**What to produce**
Lay out the stretch from the line containing "What distance exists" through the end of the items as a two-column CSV with the columns item_text and answer. Give one row per item, with each value in a single quoted field and any line breaks replaced by spaces.

**Records shown**
******

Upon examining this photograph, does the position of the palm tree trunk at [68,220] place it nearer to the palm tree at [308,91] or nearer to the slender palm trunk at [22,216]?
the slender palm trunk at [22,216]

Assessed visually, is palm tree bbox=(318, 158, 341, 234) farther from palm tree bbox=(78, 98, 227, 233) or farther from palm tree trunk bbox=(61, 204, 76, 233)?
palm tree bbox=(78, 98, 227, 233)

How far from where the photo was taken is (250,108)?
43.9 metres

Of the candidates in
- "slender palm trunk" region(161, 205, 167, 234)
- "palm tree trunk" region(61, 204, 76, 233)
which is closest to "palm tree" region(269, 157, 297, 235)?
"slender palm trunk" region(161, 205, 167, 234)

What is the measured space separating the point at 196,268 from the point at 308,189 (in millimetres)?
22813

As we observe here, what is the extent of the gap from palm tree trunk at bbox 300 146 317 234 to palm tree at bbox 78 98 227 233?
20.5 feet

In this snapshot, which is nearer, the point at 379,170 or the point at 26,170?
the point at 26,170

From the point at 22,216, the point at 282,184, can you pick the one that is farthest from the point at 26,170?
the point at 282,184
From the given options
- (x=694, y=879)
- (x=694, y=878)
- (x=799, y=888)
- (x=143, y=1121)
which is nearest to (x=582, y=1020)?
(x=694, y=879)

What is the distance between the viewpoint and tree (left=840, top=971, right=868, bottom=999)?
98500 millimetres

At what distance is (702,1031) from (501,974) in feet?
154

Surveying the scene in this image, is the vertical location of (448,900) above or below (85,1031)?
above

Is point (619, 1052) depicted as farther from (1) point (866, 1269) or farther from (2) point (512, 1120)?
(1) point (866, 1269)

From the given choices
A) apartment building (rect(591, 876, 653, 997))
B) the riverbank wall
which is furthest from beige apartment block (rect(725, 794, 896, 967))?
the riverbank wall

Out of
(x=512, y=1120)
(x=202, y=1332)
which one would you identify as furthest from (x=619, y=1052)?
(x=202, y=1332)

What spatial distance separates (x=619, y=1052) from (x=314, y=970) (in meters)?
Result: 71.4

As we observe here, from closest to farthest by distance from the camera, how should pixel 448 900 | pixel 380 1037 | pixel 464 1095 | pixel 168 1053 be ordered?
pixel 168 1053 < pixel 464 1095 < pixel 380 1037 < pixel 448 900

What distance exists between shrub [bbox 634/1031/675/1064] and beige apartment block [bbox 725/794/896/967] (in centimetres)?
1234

******

**Solution to the exercise**
item_text,answer
"What distance exists between shrub [bbox 634/1031/675/1064] and beige apartment block [bbox 725/794/896/967] (in centimetres)?","1234"